Рассказ из прошлой жизни

Андрей Шаталов Юрий Шурпицкий
     Вечерняя заря медленно потухала. Ни ветерка, ни малой тучки. На место знойного дня готовилась заступить ночь --  темная, теплая июльская ночь, живущая здесь, -- в деревне по своим правилам и законам, со своим, не понятным городскому, смыслом, своей неведомой логикой бытия. Она еще только подходила, еще только начинала скользить по раскаленной земле одинокими прохладными тенями от кривых корней деревьев, а её шорохи, звуки, её голоса уже совсем завладели садом. Пряный запах травы с ароматами ближнего леса стелился над лугом, над тихой гладью реки, долетал до ограды поместья и окутывал старый дом. Окна гостиной были отворены настежь.  И шелест листвы, вечерние голоса птиц, воздух вместе с лучами заходящего солнца, проникали и заполняли её пространство.
      Я гостил в имении княгини Ольги Александровны, приходившейся сестрой моей матушке, после смерти которой, взявшей на себя заботу о моем дальнейшем воспитании и образовании. Бог дал ей жизнь, судьба -–положение и достаток. По общему мнению, жизнь её сложилась, и сложилась как нельзя лучше. Она вышла замуж за человека весьма уважаемого, состоятельного, высокопоставленного, который смог ввести её в общество. Дом их был заметен, щедр и посещаем. Ходили, правда, слухи насчет её мужа, но, впрочем, ведь общество не судило его слишком строго. По любви ли был составлен этот брак, теперь я не берусь судить, но впоследствии, ни у кого не вызывало сомнения, что держался он на расчете, благодаря уму и терпению самой княгини. Её репутация в обществе была безупречна и всё это, по-видимому, ради будущего детей. Да, всю энергию свою она отдавала им, их воспитанию, их устройству.
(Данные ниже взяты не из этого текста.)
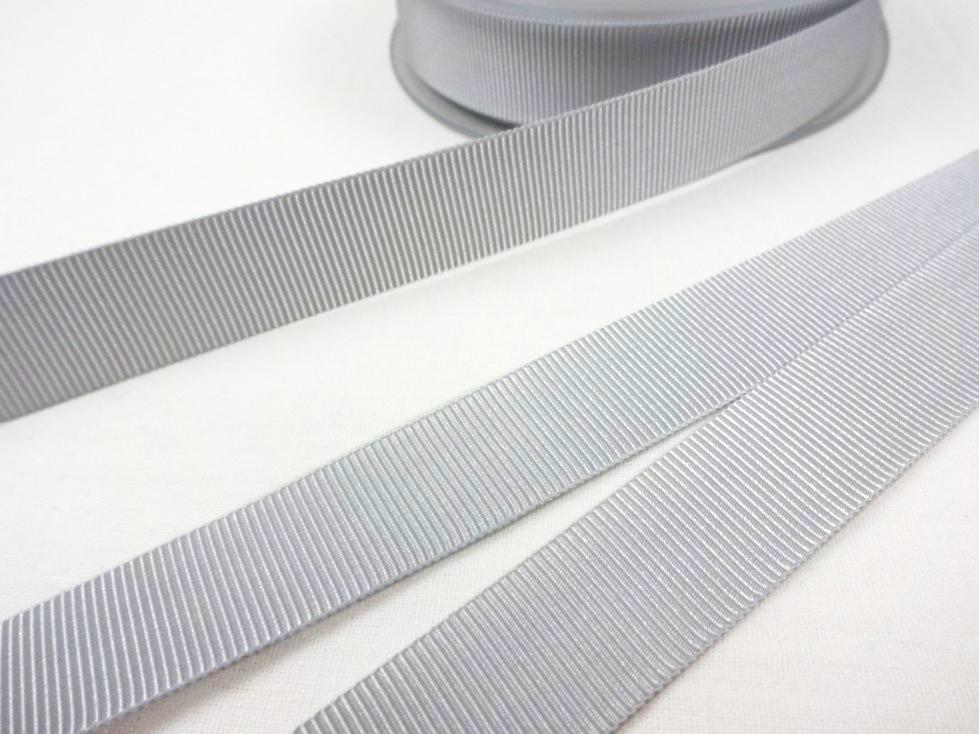 B437 Ripsband 18 mm ljusgrå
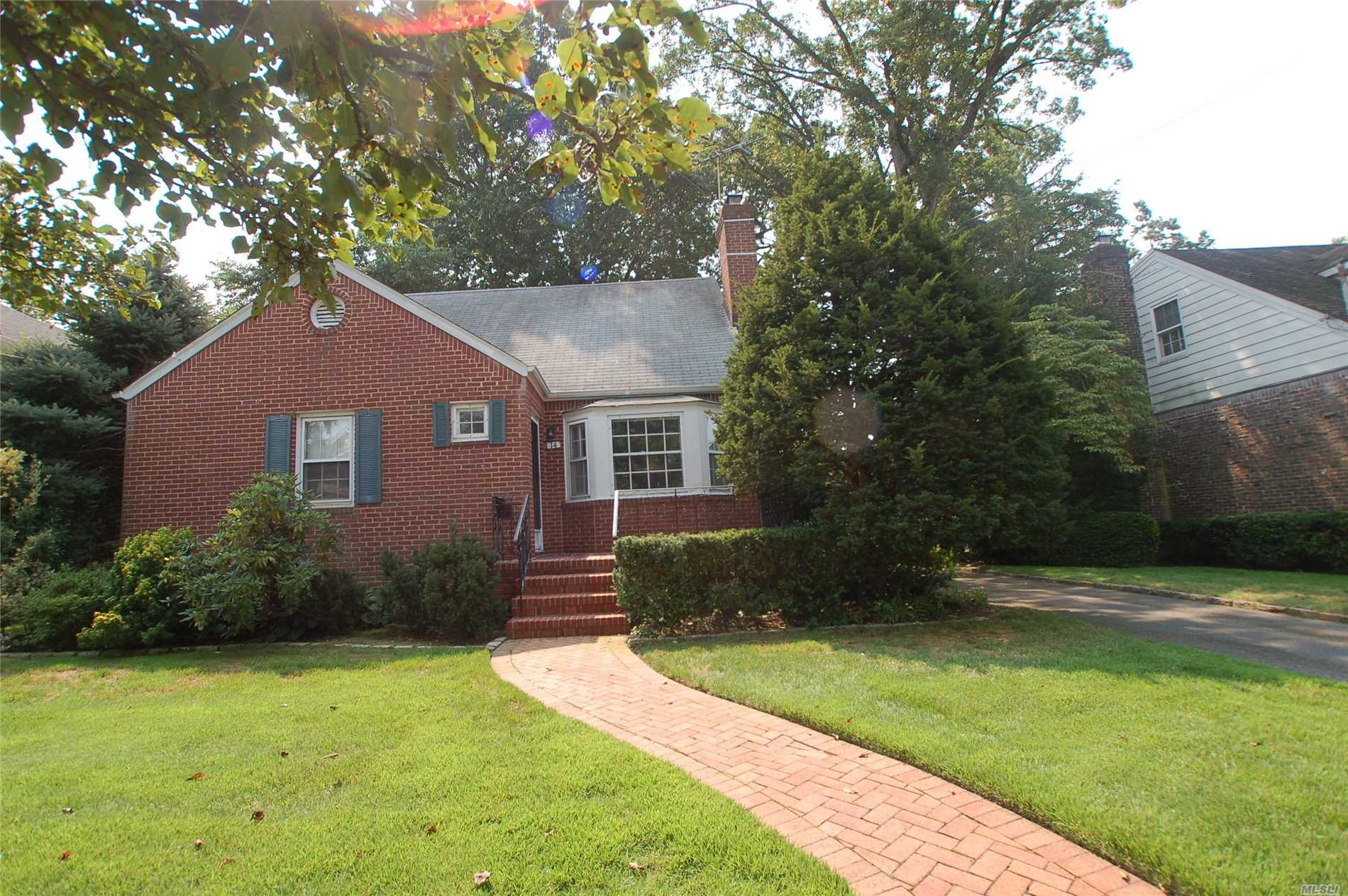 Oaks Area, Rear-Dormered Dorchester Brick Cape, Great Sized Rooms, 60X100 Property! A Must See!!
Дочери была обеспечена хорошая партия, сыну – то положение, которое позволило сделать головокружительную карьеру. В общем, жизнь княгини Ольги Александровны, как удачная, так в равной степени и благодетельная, могла бы послужить для многих образцом к подражанию.
     Итак, мы с тётушкой сидели в гостиной. В то время я как раз окончил первый курс столичного университета. Я по уши был увлечён химией, а так как любая страсть предполагает неодолимое желание хоть с кем-то поделиться, то я горячо, как это бывает, не обращая внимания даже на свою слушательницу, излагал ей основы новой периодической теории профессора Менделеева, лекции которого в университете слушал в прошедший год.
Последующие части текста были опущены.